Ülkenin tasarrufları,( bankaların %70’ini eline geçiren yabancı sermaye ve ekonomide rant – spekülasyon politikalarının dışına çıkamayan hükümetlerin eliyle), küresel sermayenin ve işbirlikçilerinin değirmenine su taşıyan bir sitem üzerinden, inşaat sektörü ve beton ekonomisine, ithal lüks tüketime gömülmüştür. Oluşan borçlanma ve tüketim ekonomisi; devlet bütçesini de etkilemiş, bütçenin gelir ve gider yapısı da tüketim odaklı hale gelmiştir. ( ÖTV, KDV, Gümrük Vergileri vs.- TOKİ uygulamaları, Her türlü vergiden muaf GYO İnşaat şirketleri, Geçiş garantili yollar, köprüler, yolcu garantili hava limanları v.s.).

ULUSAL POLİTİKALAR DÖNEMİ

Finans Kapitalin tıkanması, Dünya üretim gücünün Çin ve Hindistan gibi Asya ülkelerine kayması, ABD merkezli sömürgeci ekonomileri kendi küreselci politikalarıyla çelişen, korumacı önlemler almaya mecbur bırakmıştır.

Demir çelik endüstri ürünleri başta olmak üzere ABD’nin başlattığı korumacı uygulamalar, Çin, İran, Rusya, Türkiye gibi ülkelerin ekonomilerini doğrudan etkileyecek ambargo ve anti- damping kararları, AB’nin birlik dışındaki ülkelerle Serbest Ticaret Antlaşmaları yoluyla yeni kaynak ve Pazar arayışlarına yönelmesi, İngiltere’nin AB’den ayrılışı, küreselci politikaların sonunun geldiğinin işaret fişekleri oldu.

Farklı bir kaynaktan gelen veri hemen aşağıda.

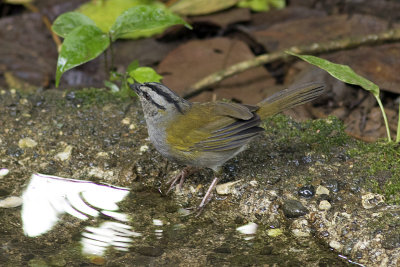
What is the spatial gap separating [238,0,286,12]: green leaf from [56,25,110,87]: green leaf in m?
2.75

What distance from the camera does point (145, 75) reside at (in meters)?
4.61

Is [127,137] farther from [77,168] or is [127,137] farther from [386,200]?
[386,200]

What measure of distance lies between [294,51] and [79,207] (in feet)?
8.92

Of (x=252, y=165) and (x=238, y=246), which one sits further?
(x=252, y=165)

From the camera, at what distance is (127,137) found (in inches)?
172

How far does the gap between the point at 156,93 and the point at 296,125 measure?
1164mm

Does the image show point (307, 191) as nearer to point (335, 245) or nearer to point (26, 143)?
point (335, 245)

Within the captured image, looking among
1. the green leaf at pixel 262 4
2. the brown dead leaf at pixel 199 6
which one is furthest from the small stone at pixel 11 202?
the green leaf at pixel 262 4

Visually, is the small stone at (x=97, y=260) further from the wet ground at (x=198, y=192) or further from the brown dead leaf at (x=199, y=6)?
the brown dead leaf at (x=199, y=6)

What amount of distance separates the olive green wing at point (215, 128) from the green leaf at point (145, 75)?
672mm

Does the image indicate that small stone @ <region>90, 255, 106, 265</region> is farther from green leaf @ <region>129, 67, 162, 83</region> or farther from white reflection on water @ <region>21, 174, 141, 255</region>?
green leaf @ <region>129, 67, 162, 83</region>

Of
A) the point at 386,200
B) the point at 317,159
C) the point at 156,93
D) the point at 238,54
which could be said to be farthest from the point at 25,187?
the point at 238,54

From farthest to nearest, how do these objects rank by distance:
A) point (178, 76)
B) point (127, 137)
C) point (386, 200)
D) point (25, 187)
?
point (178, 76) < point (127, 137) < point (25, 187) < point (386, 200)

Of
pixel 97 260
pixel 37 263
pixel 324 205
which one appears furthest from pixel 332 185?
pixel 37 263
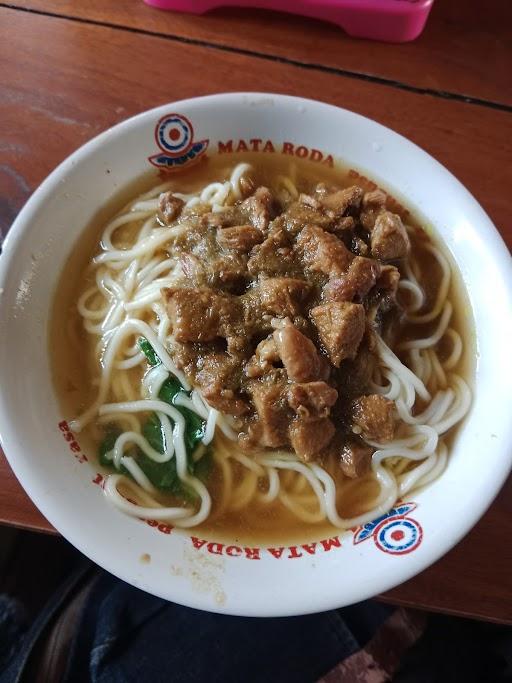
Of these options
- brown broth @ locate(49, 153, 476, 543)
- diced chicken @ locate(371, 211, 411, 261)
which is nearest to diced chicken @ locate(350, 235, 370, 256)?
diced chicken @ locate(371, 211, 411, 261)

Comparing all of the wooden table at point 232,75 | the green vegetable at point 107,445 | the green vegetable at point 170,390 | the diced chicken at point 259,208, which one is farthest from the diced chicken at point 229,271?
the wooden table at point 232,75

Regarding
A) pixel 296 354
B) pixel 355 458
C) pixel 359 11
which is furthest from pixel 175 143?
pixel 355 458

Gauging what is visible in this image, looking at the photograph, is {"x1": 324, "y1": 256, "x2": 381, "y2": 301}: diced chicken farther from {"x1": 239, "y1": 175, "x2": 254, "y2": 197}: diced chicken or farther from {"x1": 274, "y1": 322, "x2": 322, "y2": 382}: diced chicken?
{"x1": 239, "y1": 175, "x2": 254, "y2": 197}: diced chicken

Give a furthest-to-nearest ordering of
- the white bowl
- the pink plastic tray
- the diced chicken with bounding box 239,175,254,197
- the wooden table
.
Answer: the pink plastic tray, the wooden table, the diced chicken with bounding box 239,175,254,197, the white bowl

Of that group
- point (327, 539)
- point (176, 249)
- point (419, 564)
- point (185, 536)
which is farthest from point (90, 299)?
point (419, 564)

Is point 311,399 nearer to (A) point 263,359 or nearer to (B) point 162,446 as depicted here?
(A) point 263,359

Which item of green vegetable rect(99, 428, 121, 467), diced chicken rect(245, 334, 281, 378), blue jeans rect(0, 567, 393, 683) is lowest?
blue jeans rect(0, 567, 393, 683)

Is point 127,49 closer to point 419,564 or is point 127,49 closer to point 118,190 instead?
point 118,190
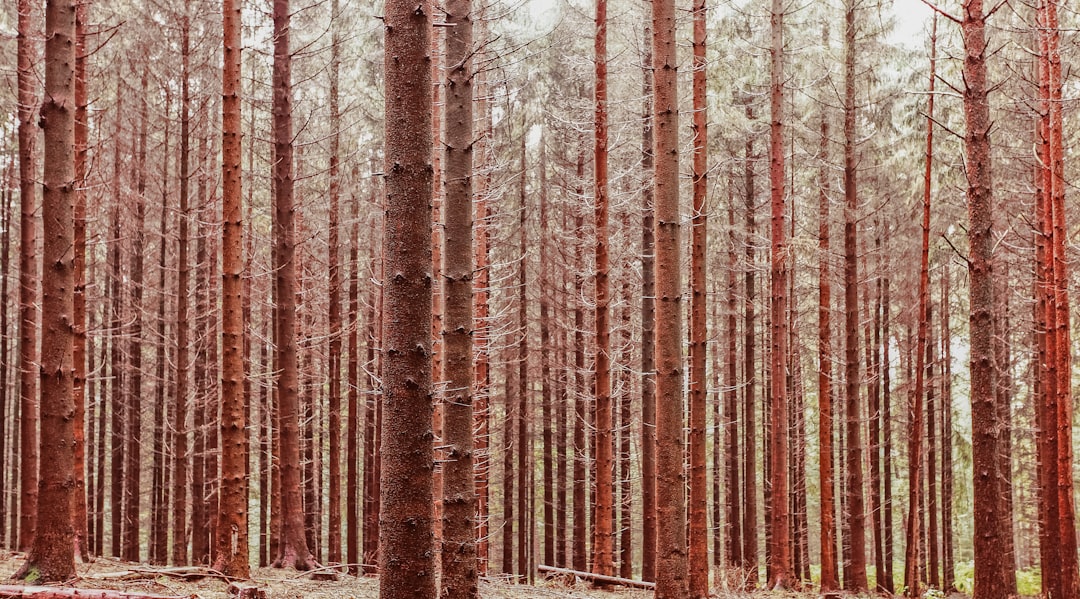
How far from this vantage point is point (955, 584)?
2234 cm

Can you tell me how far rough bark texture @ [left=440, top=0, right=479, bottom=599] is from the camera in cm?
653

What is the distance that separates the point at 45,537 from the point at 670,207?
6703 millimetres

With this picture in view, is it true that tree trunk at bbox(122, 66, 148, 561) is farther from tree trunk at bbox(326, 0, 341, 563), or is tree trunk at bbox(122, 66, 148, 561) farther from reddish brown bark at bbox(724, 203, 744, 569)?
reddish brown bark at bbox(724, 203, 744, 569)

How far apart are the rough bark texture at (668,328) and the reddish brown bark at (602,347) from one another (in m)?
4.12

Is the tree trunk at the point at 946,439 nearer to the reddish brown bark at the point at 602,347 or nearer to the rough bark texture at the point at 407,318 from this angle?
the reddish brown bark at the point at 602,347

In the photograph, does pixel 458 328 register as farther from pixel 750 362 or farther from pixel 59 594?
pixel 750 362

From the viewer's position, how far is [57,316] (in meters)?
7.53

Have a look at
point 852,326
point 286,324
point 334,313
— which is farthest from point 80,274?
point 852,326

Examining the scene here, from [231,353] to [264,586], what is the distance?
255cm

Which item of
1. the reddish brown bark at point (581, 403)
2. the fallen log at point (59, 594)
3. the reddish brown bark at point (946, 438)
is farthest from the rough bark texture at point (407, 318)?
the reddish brown bark at point (946, 438)

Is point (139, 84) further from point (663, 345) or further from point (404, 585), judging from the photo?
point (404, 585)

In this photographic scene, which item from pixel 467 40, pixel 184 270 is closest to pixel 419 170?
pixel 467 40

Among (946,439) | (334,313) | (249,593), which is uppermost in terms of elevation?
(334,313)

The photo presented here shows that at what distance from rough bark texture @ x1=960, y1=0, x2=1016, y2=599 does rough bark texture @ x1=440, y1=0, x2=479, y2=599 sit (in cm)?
505
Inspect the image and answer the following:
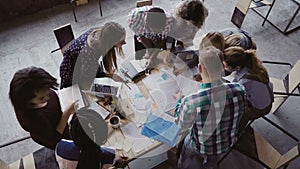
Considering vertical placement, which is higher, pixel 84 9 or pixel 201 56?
pixel 201 56

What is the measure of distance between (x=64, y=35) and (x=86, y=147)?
131cm

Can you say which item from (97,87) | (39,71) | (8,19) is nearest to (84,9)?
(8,19)

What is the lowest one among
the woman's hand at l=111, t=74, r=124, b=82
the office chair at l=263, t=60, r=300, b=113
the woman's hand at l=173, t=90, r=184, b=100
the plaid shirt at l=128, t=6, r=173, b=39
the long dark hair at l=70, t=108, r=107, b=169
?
the office chair at l=263, t=60, r=300, b=113

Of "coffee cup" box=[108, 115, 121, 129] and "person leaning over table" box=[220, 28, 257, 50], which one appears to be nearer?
"coffee cup" box=[108, 115, 121, 129]

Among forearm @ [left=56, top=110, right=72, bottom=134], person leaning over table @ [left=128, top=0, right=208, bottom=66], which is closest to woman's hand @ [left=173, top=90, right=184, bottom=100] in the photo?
person leaning over table @ [left=128, top=0, right=208, bottom=66]

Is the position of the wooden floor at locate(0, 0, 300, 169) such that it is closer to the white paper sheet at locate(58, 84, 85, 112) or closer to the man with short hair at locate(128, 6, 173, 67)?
the man with short hair at locate(128, 6, 173, 67)

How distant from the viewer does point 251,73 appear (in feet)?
6.82

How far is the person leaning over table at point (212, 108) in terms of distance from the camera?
1.64 m

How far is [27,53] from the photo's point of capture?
10.9 feet

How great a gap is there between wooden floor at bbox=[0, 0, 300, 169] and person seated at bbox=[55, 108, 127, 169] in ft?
2.68

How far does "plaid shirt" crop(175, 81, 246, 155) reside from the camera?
1.64m

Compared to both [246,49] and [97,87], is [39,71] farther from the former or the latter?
[246,49]

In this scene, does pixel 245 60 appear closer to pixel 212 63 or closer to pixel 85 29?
pixel 212 63

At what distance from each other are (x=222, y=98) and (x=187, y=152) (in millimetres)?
667
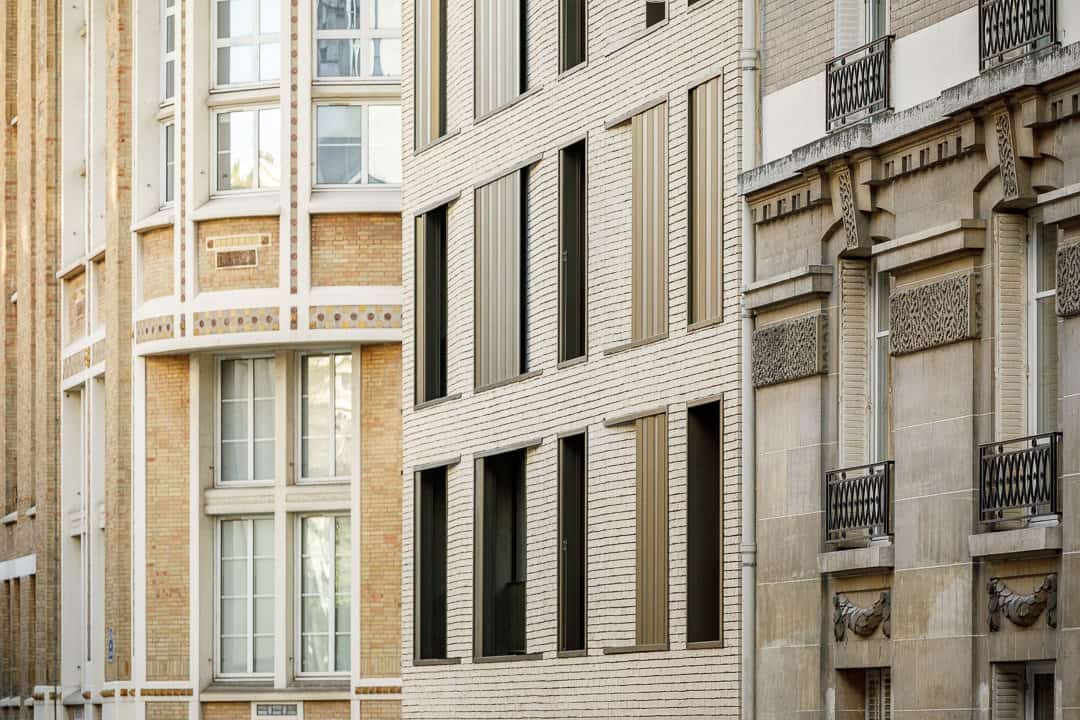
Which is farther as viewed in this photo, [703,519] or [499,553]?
[499,553]

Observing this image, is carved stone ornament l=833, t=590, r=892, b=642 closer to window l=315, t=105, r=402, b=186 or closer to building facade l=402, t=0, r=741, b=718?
building facade l=402, t=0, r=741, b=718

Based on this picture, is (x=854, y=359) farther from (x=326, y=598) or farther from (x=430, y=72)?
(x=326, y=598)

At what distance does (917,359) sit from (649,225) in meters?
6.07

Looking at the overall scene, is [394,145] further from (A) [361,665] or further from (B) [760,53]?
(B) [760,53]

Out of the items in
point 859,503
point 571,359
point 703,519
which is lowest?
point 703,519

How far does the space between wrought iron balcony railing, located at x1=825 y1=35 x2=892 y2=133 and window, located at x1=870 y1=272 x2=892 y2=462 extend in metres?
1.50

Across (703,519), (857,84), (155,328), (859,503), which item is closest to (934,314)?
(859,503)

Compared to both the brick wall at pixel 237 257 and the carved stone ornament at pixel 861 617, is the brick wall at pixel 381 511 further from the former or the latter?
the carved stone ornament at pixel 861 617

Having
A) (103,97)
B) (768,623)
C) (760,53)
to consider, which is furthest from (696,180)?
(103,97)

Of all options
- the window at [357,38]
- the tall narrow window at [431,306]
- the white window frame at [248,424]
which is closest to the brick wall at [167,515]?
the white window frame at [248,424]

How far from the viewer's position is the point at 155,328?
139 feet

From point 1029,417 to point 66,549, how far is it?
1168 inches

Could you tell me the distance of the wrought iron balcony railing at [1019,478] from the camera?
863 inches

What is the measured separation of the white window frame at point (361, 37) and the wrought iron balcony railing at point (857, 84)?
17.2m
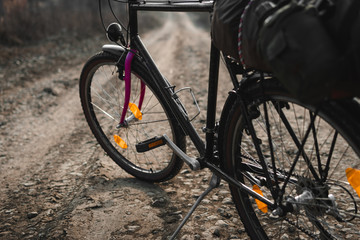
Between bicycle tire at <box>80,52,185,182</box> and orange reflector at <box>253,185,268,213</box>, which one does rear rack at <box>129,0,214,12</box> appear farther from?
orange reflector at <box>253,185,268,213</box>

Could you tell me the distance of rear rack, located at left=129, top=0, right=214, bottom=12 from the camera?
1.76 metres

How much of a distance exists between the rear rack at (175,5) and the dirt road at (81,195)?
4.56 ft

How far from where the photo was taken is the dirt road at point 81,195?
2193mm

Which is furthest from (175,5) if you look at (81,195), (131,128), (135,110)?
(81,195)

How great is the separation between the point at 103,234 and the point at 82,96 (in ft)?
4.01

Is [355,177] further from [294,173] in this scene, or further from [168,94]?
[168,94]

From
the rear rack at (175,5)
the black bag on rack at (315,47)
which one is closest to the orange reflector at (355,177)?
the black bag on rack at (315,47)

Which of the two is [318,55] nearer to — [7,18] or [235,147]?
[235,147]

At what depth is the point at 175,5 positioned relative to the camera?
74.9 inches

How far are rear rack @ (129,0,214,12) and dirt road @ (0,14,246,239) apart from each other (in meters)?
1.39

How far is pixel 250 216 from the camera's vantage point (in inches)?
73.5

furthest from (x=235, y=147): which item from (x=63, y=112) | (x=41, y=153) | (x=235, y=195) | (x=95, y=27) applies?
(x=95, y=27)

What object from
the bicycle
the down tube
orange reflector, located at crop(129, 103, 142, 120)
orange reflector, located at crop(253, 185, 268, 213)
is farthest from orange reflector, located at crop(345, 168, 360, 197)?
orange reflector, located at crop(129, 103, 142, 120)

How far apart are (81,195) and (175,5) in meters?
1.60
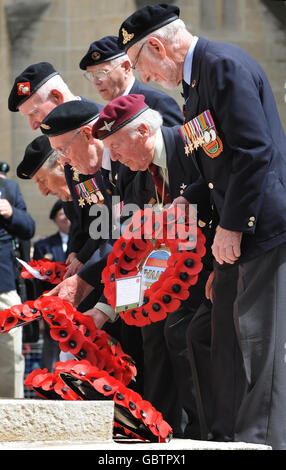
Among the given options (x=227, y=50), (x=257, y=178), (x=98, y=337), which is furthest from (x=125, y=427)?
(x=227, y=50)

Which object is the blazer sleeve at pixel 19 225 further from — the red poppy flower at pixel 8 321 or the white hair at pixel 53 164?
the red poppy flower at pixel 8 321

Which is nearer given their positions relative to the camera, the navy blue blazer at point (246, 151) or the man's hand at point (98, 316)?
the navy blue blazer at point (246, 151)

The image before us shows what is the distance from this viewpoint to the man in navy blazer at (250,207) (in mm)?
3500

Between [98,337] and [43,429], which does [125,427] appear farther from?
[98,337]

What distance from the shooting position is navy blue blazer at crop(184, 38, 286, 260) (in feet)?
11.7

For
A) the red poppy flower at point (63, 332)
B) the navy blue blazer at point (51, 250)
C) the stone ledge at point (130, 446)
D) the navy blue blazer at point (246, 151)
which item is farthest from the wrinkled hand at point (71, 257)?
the navy blue blazer at point (51, 250)

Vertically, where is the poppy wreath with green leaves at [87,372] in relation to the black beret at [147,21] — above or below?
below

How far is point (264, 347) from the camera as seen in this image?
3.54m

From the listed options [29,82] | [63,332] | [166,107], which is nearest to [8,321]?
[63,332]

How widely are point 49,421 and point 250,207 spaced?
1099mm

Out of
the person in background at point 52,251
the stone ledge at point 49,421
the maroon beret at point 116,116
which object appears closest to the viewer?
the stone ledge at point 49,421

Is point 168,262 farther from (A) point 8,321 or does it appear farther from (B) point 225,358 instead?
(A) point 8,321

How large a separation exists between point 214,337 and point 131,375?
0.57 metres

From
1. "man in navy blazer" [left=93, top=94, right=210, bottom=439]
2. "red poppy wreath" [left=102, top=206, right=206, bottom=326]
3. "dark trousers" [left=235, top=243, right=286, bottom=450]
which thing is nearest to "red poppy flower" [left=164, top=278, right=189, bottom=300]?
"red poppy wreath" [left=102, top=206, right=206, bottom=326]
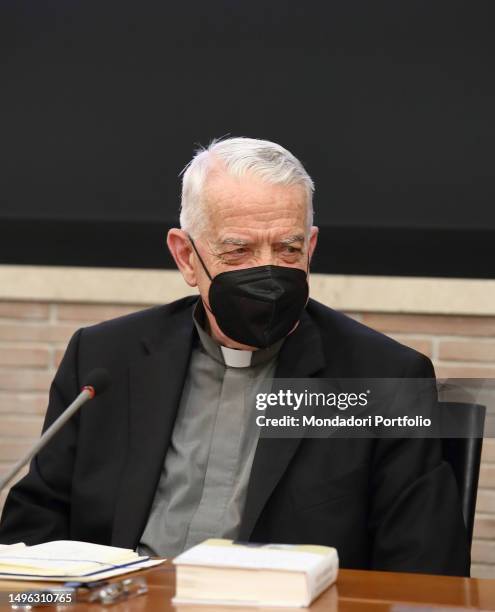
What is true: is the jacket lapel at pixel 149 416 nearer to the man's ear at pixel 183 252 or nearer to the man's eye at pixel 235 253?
the man's ear at pixel 183 252

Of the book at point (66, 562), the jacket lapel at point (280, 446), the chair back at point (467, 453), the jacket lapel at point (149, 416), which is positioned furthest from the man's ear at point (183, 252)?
the book at point (66, 562)

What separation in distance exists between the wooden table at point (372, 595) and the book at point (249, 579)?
0.02 m

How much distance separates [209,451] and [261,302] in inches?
13.0

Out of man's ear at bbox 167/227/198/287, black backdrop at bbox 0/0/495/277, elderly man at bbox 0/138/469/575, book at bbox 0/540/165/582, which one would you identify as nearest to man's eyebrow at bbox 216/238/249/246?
elderly man at bbox 0/138/469/575

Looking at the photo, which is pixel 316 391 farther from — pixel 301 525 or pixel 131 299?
pixel 131 299

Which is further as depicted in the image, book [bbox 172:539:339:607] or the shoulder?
the shoulder

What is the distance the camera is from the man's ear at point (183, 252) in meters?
2.33

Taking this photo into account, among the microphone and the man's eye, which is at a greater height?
the man's eye

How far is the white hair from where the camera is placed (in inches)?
86.3

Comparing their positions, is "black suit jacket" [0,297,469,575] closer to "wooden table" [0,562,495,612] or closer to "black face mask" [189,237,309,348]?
"black face mask" [189,237,309,348]

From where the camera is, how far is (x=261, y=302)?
2.11 metres

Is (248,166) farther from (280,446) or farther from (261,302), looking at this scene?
(280,446)

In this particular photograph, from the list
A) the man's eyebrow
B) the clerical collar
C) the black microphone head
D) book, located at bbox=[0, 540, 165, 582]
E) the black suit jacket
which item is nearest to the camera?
book, located at bbox=[0, 540, 165, 582]

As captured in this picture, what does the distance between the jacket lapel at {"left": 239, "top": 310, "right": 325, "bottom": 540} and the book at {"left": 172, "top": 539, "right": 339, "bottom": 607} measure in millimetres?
605
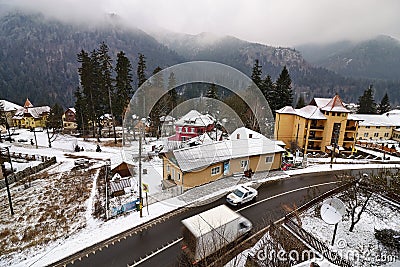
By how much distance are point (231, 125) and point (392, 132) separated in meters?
37.7

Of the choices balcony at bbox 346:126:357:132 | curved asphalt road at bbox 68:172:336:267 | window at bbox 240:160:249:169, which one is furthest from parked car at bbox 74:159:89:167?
balcony at bbox 346:126:357:132

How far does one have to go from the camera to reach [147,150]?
85.0 feet

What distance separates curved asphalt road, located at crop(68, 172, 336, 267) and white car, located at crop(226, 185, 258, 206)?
1.55 feet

Nihayet, virüs salgınına karşı ülkelerin aldıkları her türlü önlemin kendi halklarının sağlığını ve kendi ekonomilerinin çıkarlarını önceleyen Ulusalcı karar ve uygulamalar olduğu açıkça görüldü. Buğday gibi gıda ürünleri ihracatında getirilen yasaklamalar, kendi sanayilerini koruyucu, ithalatı ve milli tesislerin yabancıya satışını kısıtlayıcı kararlar bize, her alanda Ulusalcılığın yükseldiği bir Dünya düzeninin başladığını gösteriyor.

İTHALATA İLİŞKİN SON CUMHURBAŞKANLIĞI KARARLARI

18 , 21 Nisan 2020 tarihli Resmi Gazetelerle yürürlüğe konulan ve birçok İthal mallarının mevcut Gümrük Vergilerine İGV (İlave Gümrük Vergisi) getiren düzenlemeler de Dünyadaki bu korumacı gelişmelerin bizdeki bir uzantısıdır.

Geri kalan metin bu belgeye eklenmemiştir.